Excerpted passage:
■ ■ ■ ■ ■

Working Backwards to the Technology - webwielder
http://daringfireball.net/2014/02/working_backwards
======
smacktoward
I would generally agree with the overall thrust of the post, that successful
products come from looking at the customer's problems first rather than what
technologies you happen to have on hand to sell them. But the bit about how
basic, non-product-oriented research is a distraction and a waste of effort
leaves a bad taste in my mouth.

Look at one of the cited examples:

 _> AT&T had Bell Labs, created Unix, and never made a successful product out
of that work._

Which, sure, OK. But on the other hand, ask yourself where Apple (since we're
talking about them here) would be today if Bell Labs had never existed. Bell
Labs invented UNIX; no UNIX means no BSD, which means no NeXTSTEP, which means
no OS X. Bell Labs invented C; no C means no Objective-C. Bell Labs invented
the freaking _transistor_ , without which the idea of a "personal computer"

■ ■ ■ ■ ■

Dataset extract:
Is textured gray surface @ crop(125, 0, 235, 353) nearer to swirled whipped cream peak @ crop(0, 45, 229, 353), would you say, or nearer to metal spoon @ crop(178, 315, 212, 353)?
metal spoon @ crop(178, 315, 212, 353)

■ ■ ■ ■ ■

Task requirements:
• A. Answer these questions about the thread on working backwards to technology:
(i) According to the commenter, what do successful products come from?
(ii) Which company is cited as never making a successful product out of its Unix work?
(iii) Which language does the commenter say would not exist without C?
• B. Copy the thread on working backwards to technology word for word, from "Working Backwards to" up to and including "in my mouth.".
• C. Summarize the thread on working backwards to technology in two sentences.

Solved tasks:
• A.
(i) Looking at the customer's problems first, rather than at what technologies you happen to have on hand to sell them.
(ii) AT&T.
(iii) Objective-C.

• B.
Working Backwards to the Technology - webwielder
http://daringfireball.net/2014/02/working_backwards
======
smacktoward
I would generally agree with the overall thrust of the post, that successful
products come from looking at the customer's problems first rather than what
technologies you happen to have on hand to sell them. But the bit about how
basic, non-product-oriented research is a distraction and a waste of effort
leaves a bad taste in my mouth.

• C. The commenter agrees that successful products come from looking at customer problems first, but objects to the post's claim that basic, non-product-oriented research is a distraction and a waste of effort. Responding to the example that AT&T had Bell Labs and created Unix yet never made a successful product from it, the commenter argues that Apple owes much to Bell Labs: UNIX led through BSD and NeXTSTEP to OS X, and C made Objective-C possible.